Correlates of protective immunity for Ebola vaccines: implications for regulatory approval by the animal rule

Abstract

Ebola virus infection is a highly lethal disease for which there are no effective therapeutic or preventive treatments. Several vaccines have provided immune protection in laboratory animals, but because outbreaks occur unpredictably and sporadically, vaccine efficacy cannot be proven in human trials, which is required for traditional regulatory approval. The Food and Drug Administration has introduced the 'animal rule', to allow laboratory animal data to be used to show efficacy when human trials are not logistically feasible. In this Review, we describe immune correlates of vaccine protection against Ebola virus in animals. This research provides a basis for bridging the gap from basic research to human vaccine responses in support of the licensing of vaccines through the animal rule.

Figure 1. Determination of immunological end points that correlate with vaccine efficacy.

Standard assays for the determination of immune markers include those that measure humoral immunity, such as in vitro virus neutralization, ELISA (enzyme-linked immunosorbent assay) and EIA (enzyme immunoassay) (a), and others that measure cell-mediated responses, including antigen-stimulated proliferation or cytolytic activity. Correlates can also be sought in additional phenotypic (b) and functional immune markers (c) that associate with vaccine efficacy. T cell lineage markers, cytokine secretion, antibody class and effector functions can individually, or in combination, segregate with host survival outcome. Grz, granzyme; IFN, interferon; Ig, immunoglobulin; IL, interleukin; NK, natural killer; T_CM, T cell memory; T_E, T cell terminal effector; T_EM, T cell effector memory; T_H, T helper; TNF, tumour necrosis factor.

Figure 2. Assessment of antigen-specific immunoglobulin G (IgG) as a correlate of Ebola vaccine efficacy.

Immune sera from macaques immunized with genetic vaccines encoding wild-type or mutant Ebola virus glycoprotein alone or in combination with nucleoprotein showed a spectrum of IgG antibody titres measured by ELISA (enzyme-linked immunosorbent assay). Antibody titre was a quantitative predictor (surrogate) for vaccine efficacy; 100% immune protection was predicted by an antibody titre of 1:3,700.
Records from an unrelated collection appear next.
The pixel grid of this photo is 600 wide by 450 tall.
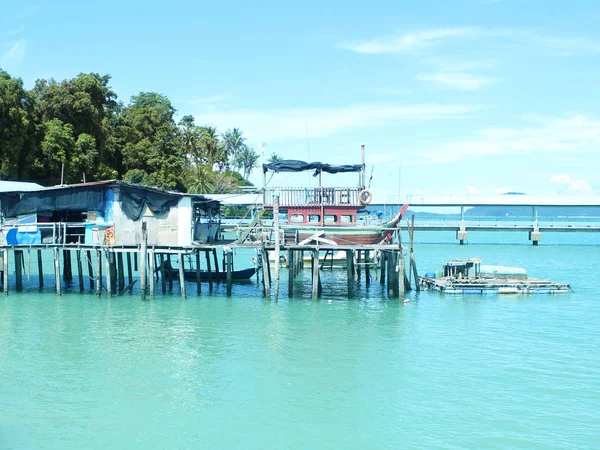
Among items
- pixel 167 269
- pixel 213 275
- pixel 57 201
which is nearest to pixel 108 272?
pixel 57 201

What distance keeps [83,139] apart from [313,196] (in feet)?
109

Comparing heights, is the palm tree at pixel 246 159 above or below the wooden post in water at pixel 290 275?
above

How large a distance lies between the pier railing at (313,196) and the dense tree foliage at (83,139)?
21.2 metres

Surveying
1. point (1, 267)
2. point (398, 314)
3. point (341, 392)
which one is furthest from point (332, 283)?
point (341, 392)

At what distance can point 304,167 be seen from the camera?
3659cm

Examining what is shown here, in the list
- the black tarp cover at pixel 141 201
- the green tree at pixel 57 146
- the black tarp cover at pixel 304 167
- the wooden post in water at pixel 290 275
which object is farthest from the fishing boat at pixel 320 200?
the green tree at pixel 57 146

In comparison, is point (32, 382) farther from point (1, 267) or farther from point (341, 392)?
point (1, 267)

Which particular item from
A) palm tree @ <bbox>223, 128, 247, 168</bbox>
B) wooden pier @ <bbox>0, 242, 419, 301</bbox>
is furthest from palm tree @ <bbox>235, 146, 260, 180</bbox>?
wooden pier @ <bbox>0, 242, 419, 301</bbox>

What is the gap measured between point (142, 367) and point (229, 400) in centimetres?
427

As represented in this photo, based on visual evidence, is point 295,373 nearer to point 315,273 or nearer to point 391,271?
point 315,273

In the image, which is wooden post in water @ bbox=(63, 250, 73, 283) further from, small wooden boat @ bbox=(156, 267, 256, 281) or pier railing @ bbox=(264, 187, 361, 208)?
pier railing @ bbox=(264, 187, 361, 208)

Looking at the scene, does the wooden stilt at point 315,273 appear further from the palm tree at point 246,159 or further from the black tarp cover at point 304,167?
the palm tree at point 246,159

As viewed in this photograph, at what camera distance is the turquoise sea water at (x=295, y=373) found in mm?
16562

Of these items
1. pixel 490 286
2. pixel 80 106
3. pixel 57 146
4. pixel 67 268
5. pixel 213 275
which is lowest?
pixel 490 286
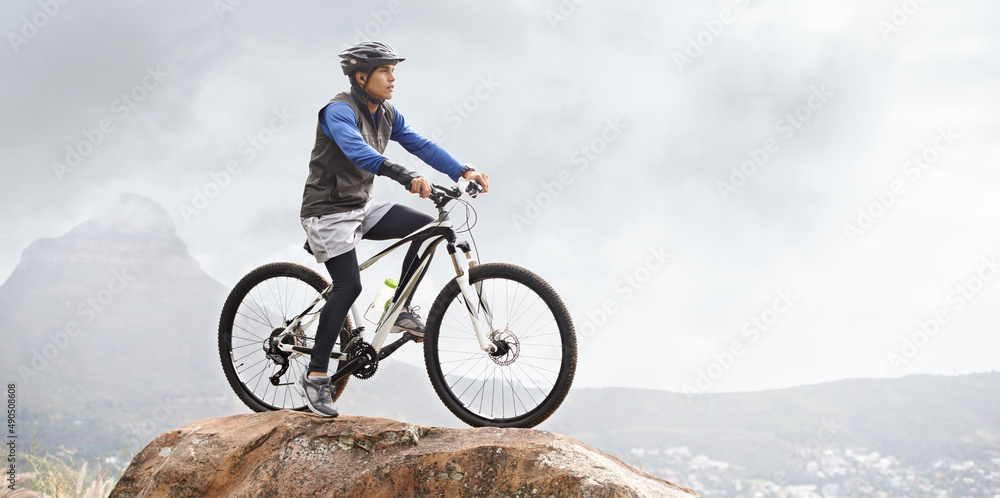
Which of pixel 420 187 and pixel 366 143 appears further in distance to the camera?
pixel 366 143

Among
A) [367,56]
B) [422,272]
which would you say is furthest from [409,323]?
[367,56]

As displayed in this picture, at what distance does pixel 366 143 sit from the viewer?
5.36 m

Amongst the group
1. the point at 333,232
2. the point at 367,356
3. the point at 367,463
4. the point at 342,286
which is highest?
the point at 333,232

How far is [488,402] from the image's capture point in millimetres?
5383

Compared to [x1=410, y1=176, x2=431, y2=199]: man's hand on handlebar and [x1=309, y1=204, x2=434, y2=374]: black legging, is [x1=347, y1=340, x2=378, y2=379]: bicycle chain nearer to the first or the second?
[x1=309, y1=204, x2=434, y2=374]: black legging

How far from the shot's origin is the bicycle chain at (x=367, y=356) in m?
5.59

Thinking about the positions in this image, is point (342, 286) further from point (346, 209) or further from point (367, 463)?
point (367, 463)

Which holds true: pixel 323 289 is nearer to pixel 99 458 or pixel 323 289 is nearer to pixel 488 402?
pixel 488 402

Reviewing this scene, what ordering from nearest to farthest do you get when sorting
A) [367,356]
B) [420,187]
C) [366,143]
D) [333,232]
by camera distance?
[420,187]
[366,143]
[333,232]
[367,356]

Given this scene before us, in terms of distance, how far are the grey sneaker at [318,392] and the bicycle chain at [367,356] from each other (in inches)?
10.0

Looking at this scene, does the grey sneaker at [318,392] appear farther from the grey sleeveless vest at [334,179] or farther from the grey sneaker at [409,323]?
the grey sleeveless vest at [334,179]

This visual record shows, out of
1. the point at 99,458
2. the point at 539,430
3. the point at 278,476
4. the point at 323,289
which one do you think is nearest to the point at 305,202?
the point at 323,289

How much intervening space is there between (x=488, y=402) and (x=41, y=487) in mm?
5443

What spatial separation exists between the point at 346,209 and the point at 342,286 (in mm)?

Figure 3. Ebola vaccine development pathway using the animal rule.

Early vaccine candidates are optimized for immune potency in small animal models. Selected candidates are evaluated further in an animal model that adequately represents infection in humans (cynomolgus macaques) to establish an immune correlate of vaccine efficacy, and a pivotal animal study is performed to bridge the immune correlate between macaque efficacy studies and human Phase II clinical trials. Data from Phase III animal studies and expanded Phase II human studies are compiled for regulatory review and vaccine licensing.